# PASSAGE FOR REVIEW
As you described, a major issue here is who you are becoming as a woman and as an independent person. An age difference between 18 and 24 is quite a gap when we considered how personalities change during those times. You have matured during this relationship, improved your self-esteem and self-confidence, and are looking at the future. I suspect John was fairly solid in his personality at 24, probably something that attracted you at the time. In considering your situation, I can propose a theory:
While you have made dramatic changes in your maturity and personality, John has probably changed very little. The current method of discussion and problem solving in the relationship is very ineffective — yelling, screaming, dredging up old history, and talking down to you to the point of exhaustion. He may be still relating to you as if you were 18 with low self-esteem. He may actually be threatened by your maturity in the relationship, something that often prompts him to use “history” in the current arguments, as though you were still making decisions at that age level.

# AVAILABLE DATA
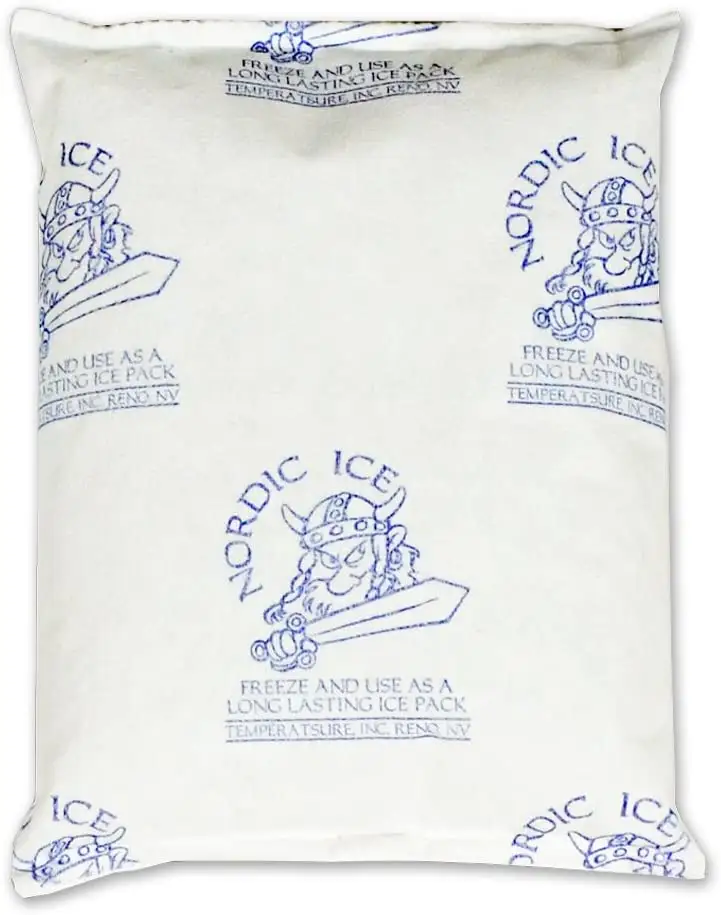 Custom No-Sweat Reusable Long-Lasting Gel Ice Pack for Shopping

# WHAT IS EXPECTED
Continue the passage on the age gap in a relationship, starting right after its final sentence. The listing has no connection to the passage on the age gap in a relationship.

# RESPONSE TO THIS TASK
In this situation I often advise putting the relationship on informal/unannounced probation. Project a time, perhaps several months, and decide that during that time you are going to try to fix the relationship — and see if he wants to fix it as well. Focus on discussions like two adults, almost business-like, and remind him that “history”, blame, screaming, etc. are irrelevant and inappropriate in relationship discussions. Give him your emotional expectations. During this probation time you should receive a good indication of his ability to be the partner you need at this time — not six years ago. He may rise to meet the challenge and change in the relationship. You may also discover that you have matured beyond what he can do. In any event, evaluate the progress at the end of the probation time and determine your next step. If your efforts produced no change, then change is not likely in the future.